TimeConverter Utilities

Parse and format time strings:

from bear_epoch_time import TimeConverter

# Parse duration strings to seconds
TimeConverter.parse_to_seconds("2d 3h 15m")      # 183300.0
TimeConverter.parse_to_seconds("1M 5d")          # ~35 days in seconds

# Format seconds as human-readable
TimeConverter.format_seconds(183300)             # "2d 3h 15m"
TimeConverter.format_seconds(90061.5, show_subseconds=True)  # "1d 1h 1m 1s 500ms"

Timer Utilities

Context managers and decorators for timing:

from bear_epoch_time import timer, create_timer, TimerData

# Context manager
with timer(name="my_operation", console=print) as t:
    # do work
    pass
print(f"Took {t.seconds:.2f}s")

# Decorator factory
@create_timer(console=print)
def my_function():
    pass

# Async support
from bear_epoch_time import async_timer, create_async_timer

async with async_timer(name="async_op") as t:
    await some_async_work()

Limitations

The EpochTimestamp class is designed for UTC timestamps in the recent past and future.
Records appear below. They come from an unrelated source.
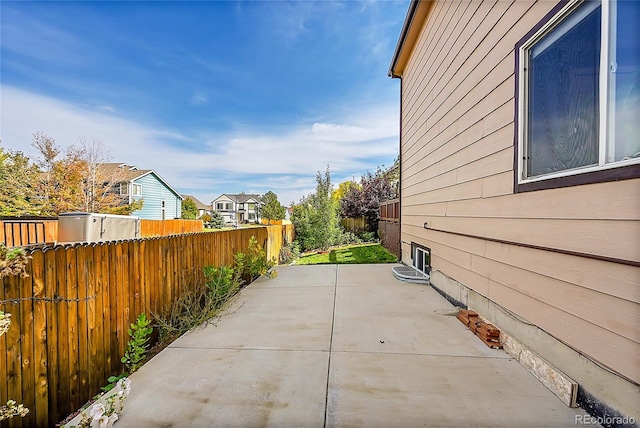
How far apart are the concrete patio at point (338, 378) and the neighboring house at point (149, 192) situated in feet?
60.7

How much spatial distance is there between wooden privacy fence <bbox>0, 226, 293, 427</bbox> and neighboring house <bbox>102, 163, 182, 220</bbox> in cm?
1805

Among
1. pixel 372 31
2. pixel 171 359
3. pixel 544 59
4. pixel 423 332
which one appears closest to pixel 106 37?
pixel 372 31

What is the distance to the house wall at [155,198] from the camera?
22.8 meters

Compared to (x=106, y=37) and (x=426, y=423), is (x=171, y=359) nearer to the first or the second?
(x=426, y=423)

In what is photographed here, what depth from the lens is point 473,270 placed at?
3.42m

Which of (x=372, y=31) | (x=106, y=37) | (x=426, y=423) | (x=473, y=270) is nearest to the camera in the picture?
(x=426, y=423)

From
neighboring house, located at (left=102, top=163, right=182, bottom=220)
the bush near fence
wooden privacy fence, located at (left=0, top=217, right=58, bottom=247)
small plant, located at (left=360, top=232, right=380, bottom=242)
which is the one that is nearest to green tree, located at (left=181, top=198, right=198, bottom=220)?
neighboring house, located at (left=102, top=163, right=182, bottom=220)

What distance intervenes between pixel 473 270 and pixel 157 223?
628 inches

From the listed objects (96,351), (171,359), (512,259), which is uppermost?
(512,259)

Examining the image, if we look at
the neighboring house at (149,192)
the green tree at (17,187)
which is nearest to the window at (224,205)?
the neighboring house at (149,192)

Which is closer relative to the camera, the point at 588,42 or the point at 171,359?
the point at 588,42

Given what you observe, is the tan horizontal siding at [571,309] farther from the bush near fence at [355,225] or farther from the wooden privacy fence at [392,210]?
the bush near fence at [355,225]

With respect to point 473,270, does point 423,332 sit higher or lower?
lower

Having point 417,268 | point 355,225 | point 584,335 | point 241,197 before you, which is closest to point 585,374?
point 584,335
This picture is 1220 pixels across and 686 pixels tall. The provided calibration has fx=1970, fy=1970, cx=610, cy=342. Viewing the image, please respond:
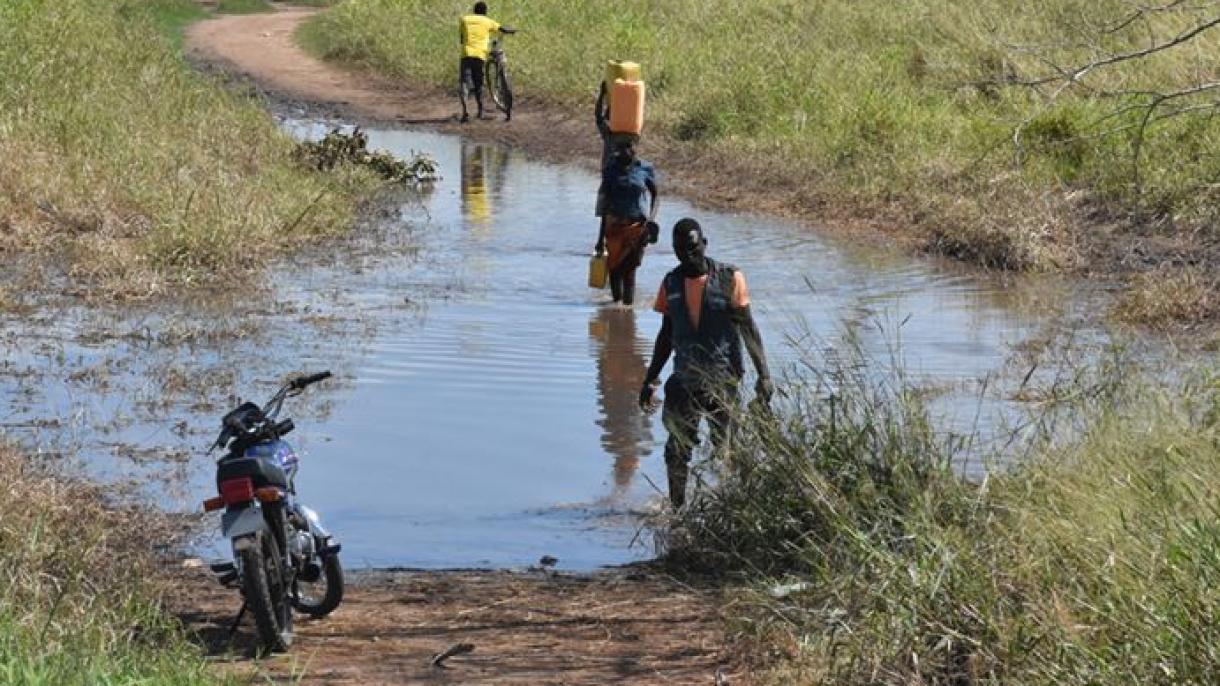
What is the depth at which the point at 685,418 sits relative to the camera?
9.21m

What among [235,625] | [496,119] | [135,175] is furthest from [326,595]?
[496,119]

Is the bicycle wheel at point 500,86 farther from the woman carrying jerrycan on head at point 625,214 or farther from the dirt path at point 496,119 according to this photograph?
the woman carrying jerrycan on head at point 625,214

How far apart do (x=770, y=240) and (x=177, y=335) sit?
682 centimetres

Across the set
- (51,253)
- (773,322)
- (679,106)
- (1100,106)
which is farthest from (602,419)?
(679,106)

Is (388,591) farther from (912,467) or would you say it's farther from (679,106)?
(679,106)

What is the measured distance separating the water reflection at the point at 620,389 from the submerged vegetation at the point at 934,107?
2.79 m

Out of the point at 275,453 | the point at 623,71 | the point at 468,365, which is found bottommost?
the point at 468,365

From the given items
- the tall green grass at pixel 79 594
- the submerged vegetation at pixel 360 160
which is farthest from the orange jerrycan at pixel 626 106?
the tall green grass at pixel 79 594

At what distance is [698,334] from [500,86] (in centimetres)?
2020

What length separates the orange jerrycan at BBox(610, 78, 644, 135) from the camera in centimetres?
1641

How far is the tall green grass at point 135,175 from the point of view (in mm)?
15539

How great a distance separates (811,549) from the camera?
7.52 meters

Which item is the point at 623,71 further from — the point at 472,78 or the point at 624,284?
the point at 472,78

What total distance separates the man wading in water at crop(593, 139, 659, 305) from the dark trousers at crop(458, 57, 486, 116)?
44.1 feet
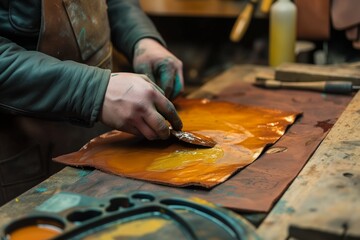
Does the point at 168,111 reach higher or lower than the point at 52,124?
higher

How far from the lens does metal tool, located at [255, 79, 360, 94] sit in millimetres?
1937

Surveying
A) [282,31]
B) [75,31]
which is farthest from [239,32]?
[75,31]

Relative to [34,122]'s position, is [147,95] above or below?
above

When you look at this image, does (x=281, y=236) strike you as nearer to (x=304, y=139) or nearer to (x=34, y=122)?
(x=304, y=139)

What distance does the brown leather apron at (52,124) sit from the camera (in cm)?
164

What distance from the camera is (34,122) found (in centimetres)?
179

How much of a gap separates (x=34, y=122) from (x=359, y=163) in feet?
3.45

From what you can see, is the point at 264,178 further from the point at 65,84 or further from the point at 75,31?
the point at 75,31

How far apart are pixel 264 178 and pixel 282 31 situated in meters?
1.17

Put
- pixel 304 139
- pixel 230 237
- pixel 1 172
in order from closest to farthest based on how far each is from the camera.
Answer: pixel 230 237 → pixel 304 139 → pixel 1 172

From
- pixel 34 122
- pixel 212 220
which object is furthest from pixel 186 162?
pixel 34 122

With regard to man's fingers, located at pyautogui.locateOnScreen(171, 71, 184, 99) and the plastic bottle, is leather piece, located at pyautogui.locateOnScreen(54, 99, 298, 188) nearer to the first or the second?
man's fingers, located at pyautogui.locateOnScreen(171, 71, 184, 99)

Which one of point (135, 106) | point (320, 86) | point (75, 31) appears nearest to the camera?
point (135, 106)

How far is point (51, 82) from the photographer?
4.82 ft
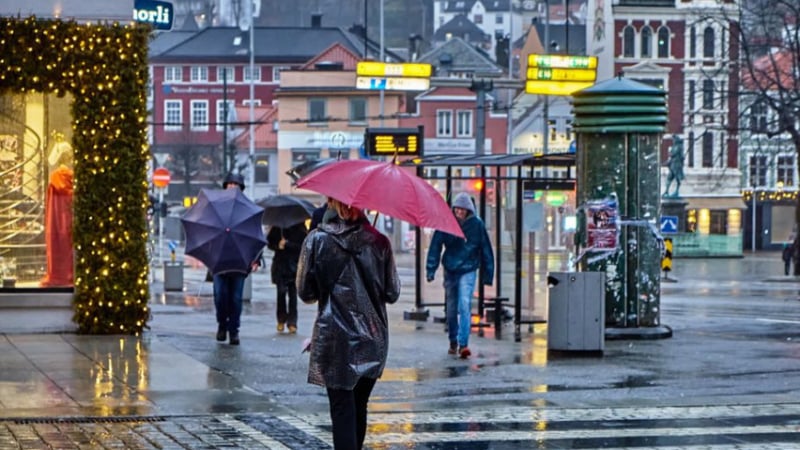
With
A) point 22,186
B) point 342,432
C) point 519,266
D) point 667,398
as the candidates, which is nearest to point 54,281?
point 22,186

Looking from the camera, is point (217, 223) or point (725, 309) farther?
point (725, 309)

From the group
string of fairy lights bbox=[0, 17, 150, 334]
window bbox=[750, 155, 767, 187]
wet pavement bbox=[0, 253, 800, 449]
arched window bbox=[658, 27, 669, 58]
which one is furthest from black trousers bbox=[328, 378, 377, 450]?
window bbox=[750, 155, 767, 187]

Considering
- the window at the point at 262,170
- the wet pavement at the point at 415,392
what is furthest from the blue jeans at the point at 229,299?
the window at the point at 262,170

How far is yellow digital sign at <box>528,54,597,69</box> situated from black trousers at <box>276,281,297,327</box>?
19.8 metres

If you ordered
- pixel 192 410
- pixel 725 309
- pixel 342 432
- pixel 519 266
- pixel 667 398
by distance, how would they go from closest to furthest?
pixel 342 432 → pixel 192 410 → pixel 667 398 → pixel 519 266 → pixel 725 309

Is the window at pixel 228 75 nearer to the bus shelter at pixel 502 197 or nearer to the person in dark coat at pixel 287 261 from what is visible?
the bus shelter at pixel 502 197

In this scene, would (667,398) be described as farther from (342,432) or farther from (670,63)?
(670,63)

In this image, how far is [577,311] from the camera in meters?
17.6

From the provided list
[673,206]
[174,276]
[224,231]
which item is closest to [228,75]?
[673,206]

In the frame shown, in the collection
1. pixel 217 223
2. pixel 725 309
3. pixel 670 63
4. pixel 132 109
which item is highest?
pixel 670 63

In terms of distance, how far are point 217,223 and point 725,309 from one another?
14.0 m

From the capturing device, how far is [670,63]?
89.3 m

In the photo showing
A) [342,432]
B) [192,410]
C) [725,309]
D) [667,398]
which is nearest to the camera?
[342,432]

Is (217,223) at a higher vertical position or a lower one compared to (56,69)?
lower
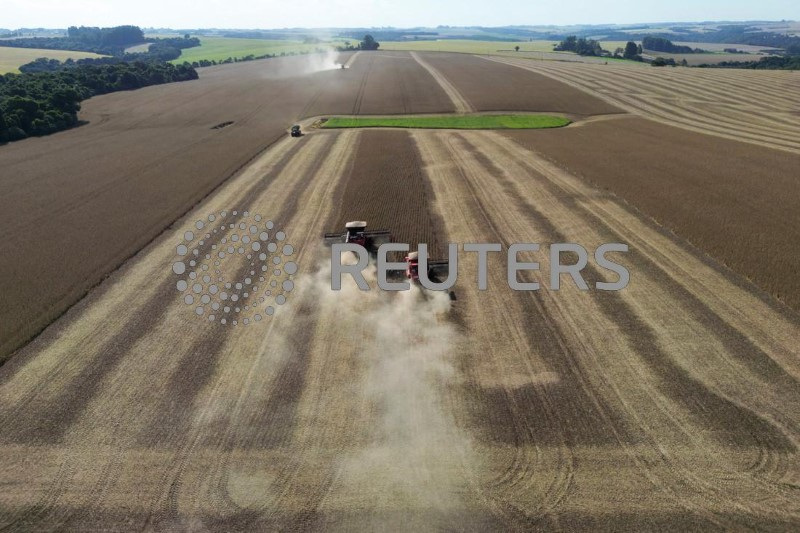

It is not intended for:

  • Historical dates before the Unix epoch (1970-01-01)
  • High-precision timing (use time.perf_counter() instead)
  • Dates far in the future where leap second handling becomes significant

This is a utility library for working with epoch timestamps in a more human-friendly way.

License

MIT License - see LICENSE file for details.